"Anything personal in the parrot's remarks?"

Alfaro shook both fists at the offending bird and passionately answered in his fluent English:

"It is an insult to me and my country. It is meant to be the worst kind of an insult. I will kill the cursed parrot before I leave this ship. I am a Colombian, as you know. My father is a minister of the government. Panama was stolen from my country to be made into a republic. It was a revolution? Bah! Nonsense! The soldiers of Colombia could have stopped that little revolution, quick. It was your Teddy Roosevelt, it was your Uncle Sam with the Big Stick that prevented us. Colombia weeps, she is disgraced, when she thinks of Panama."

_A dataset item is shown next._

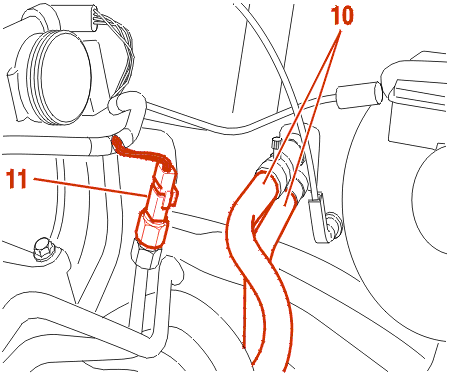 10
11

"But you ought not to be sore on the silly parrot," sagely replied Walter, trying to fathom what appeared to him as an absurd situation. "I never happened to read much about Colombia's side of the story, but the Panama Canal had to be built, you know, and I guess your country was like the grasshopper that sat on the railroad track."

"Grasshopper!" and Alfaro was in more violent eruption than ever as he strode hastily aft to get away from the parrot. "You do not understand, Goodwin. You Yankees can never, never understand. That parrot belongs to a Panamanian—to General Quesada, the big, yellow, fat man whom you have seen on deck. He made himself prominent in the revolution against Colombia, but he is no good. He is a tin soldier. He had taught his parrot to insult my country, to have fun with my honor. He has laughed at me all the voyage. He had made the others laugh at me. It is dangerous to make me so mad."

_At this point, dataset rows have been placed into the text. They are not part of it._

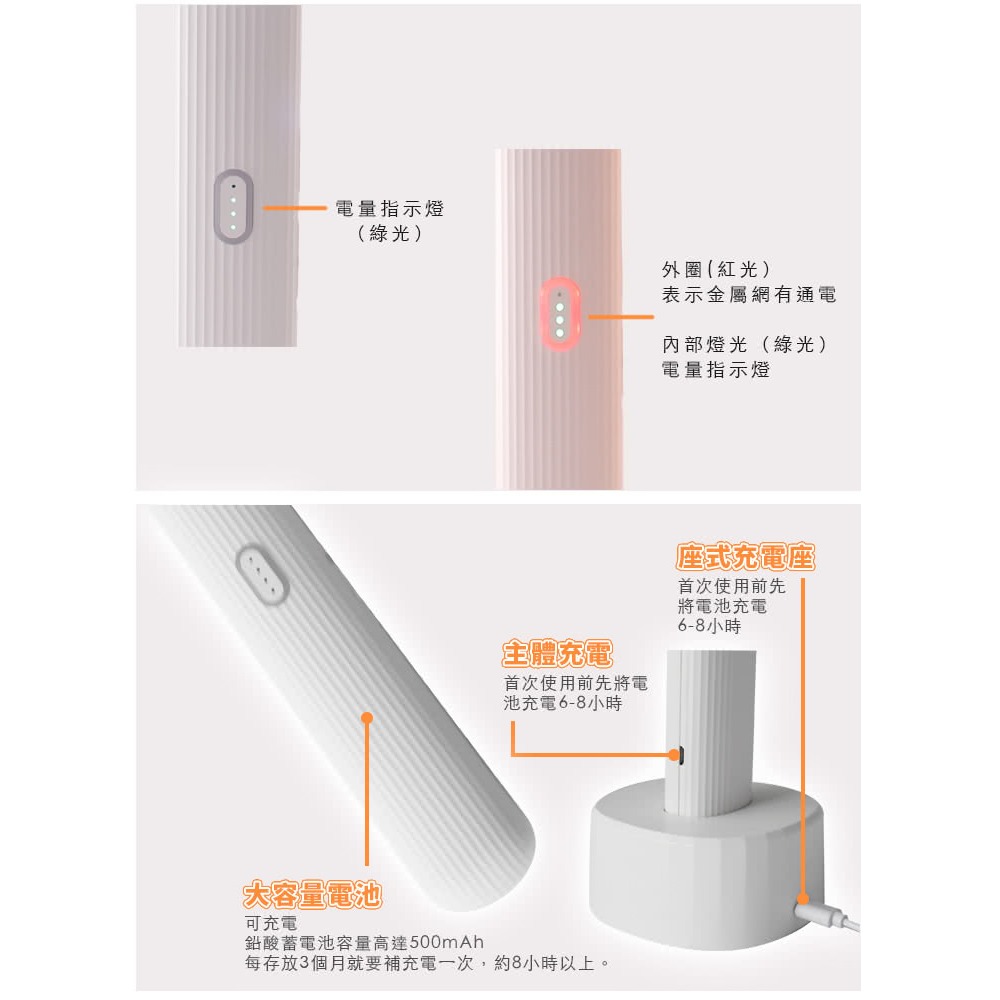 電量指示燈
（綠光）

外圈(紅光)
表示金屬網有通電

內部燈光（綠光）
電量指示燈

座式充電座
首次使用前先將電池充電6-8小時

主體充電
首次使用前先將電池充電6-8小時

大容量電池
可充電
鉛酸蓄電池容量高達500mAh
每存放3個月就要補充電一次，約8小時以上。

Walter began to comprehend. He had heartily disliked General Quesada on sight, and he had heard something of the coarse teasing to which Alfaro had been subjected.

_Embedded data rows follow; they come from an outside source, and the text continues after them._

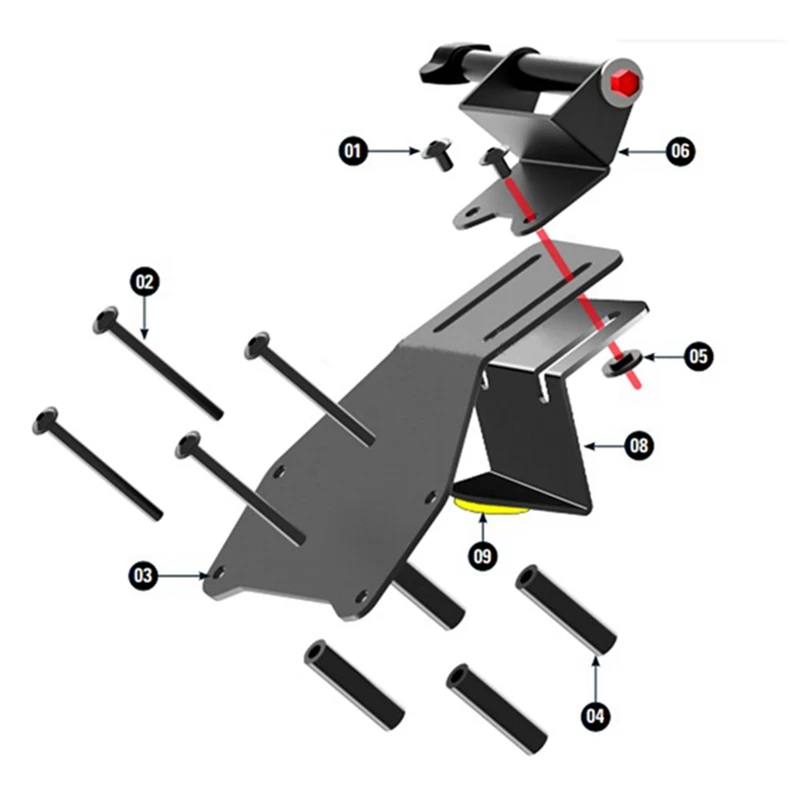 01
06
02
05
08
09
03
04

"I suppose that is why you have flocked by yourself," he replied. "But you ought not to be so touchy."

At this moment General Quesada himself came waddling on deck, parrot-cage in hand, evidently intending to give his accomplished pet an early morning airing. He was a gross, ungainly man, heavy of countenance. At sight of the indignant Alfaro he shook with laughter and prodded the bird with his finger, which prompted it to screech:

"Viva Panama! Pobre Colombia! Ha! Ha! Ha!"

The young man whom he had enjoyed taunting as a diversion of the voyage retorted with fiery Spanish abuse, which made the Panamanian scowl as if he had been stung by something sharp enough to penetrate his thick hide. He uttered a volley of guttural maledictions in his turn, and was echoed by the blackguardly parrot. For Fernandez Garcia Alfaro this was the last straw. His inflammable temper was ablaze. He rushed at the corpulent general and let his fists fly against the full moon of a countenance.